It is dirty work, this data business

Data Analysis

 “I’m an oil man, ladies and gentlemen. I have numerous concerns spread across this state. I have many wells flowing at many thousand barrels per days. I like to think of myself as an oil man”. – Daniel Plainview, There Will Be Blood

Data is the new oil; many people acknowledge that.

However, while no one would imagine trying to drill for oil without the proper expertise, the same is not true when it comes to drilling for insights. All too often, the horror scenario that gets played out across too many organizations is that a manager becomes aware of the importance of data. Said manager then assigns the task to a member of staff who may, or may not, have the skillset or the ability to learn the necessary skills. The staff member with all the best intentions may find great insights (accurate, meaningful), or they may not.

More importantly, organisations jump into the data-dashboard-insights-visualisation field demanding the sexy, shiny final product, without wanting to spend time and money doing the groundwork. It’s like demanding plastics without building refineries and factories that enable petrochemicals to be turned into plastics.

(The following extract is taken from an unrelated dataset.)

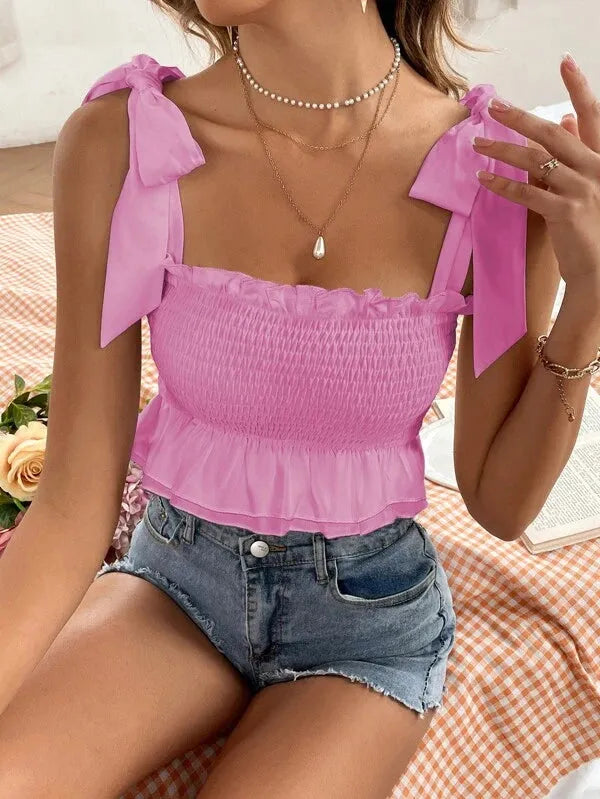 Woman wearing a pink top with bow straps and denim shorts, sitting on a checkered surface - BlackBole High Quality Western Dress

The dirty work of data cleanup

The most unsexy but necessary work associated with data analysis is getting and preparing the data. It is very rare to get data from just one source. Most of the time, data comes from multiple sources, requiring copious amount of time to integrate into a single source. Even when data comes from the one database, it still needs to be checked, cleaned and prepared because missing, corrupted or just incorrect data is all too common. And there is nothing seemingly glamorous about this task – even though cleaning up data so that it’s consistent and reliable – is the foundations of the data analysis structure.

Do you have the skills needed to clean, check and integrate your data? Do you have the patience? Can you explain to management why 90% of the perspiration has been spent on data cleanup? Are you sure, before you dive into data analysis that your input isn’t garbage? Garbage in, garbage out definitely holds true for data analytics. If data isn’t properly cleaned and prepared, the analysis of it can be worthless.

The analytical pyramid

Analytics come in four distinct types: descriptive, diagnostic, predictive, and prescriptive. Each builds off the other. As shown in the figure 1, it is a pyramid with each level supporting the next. Briefly,

  1. Descriptive analytics is about what happened and allow analysis of past performance data to identify known strengths and weaknesses
  2. Diagnostic analytics is about why something happened and reveals what factors drive positive and negative performance
  3. Predictive analytics is about what could happen that is extrapolated based on past performance, and finally,
  4. Prescriptive analytics is about what should happen and is about abducting future decisions based on past data. Prescriptive analytics is heavily reliant on artificial intelligence and machine learning mining past data to inform future decisions.

A big mistake that companies often make is that they prioritise a single tier. If one of the top tiers is prioritised before securing the bottom tiers, the analytical process becomes unstable. If only descriptive analysis is attempted, then benefits from higher tiers of more insightful analysis is missed.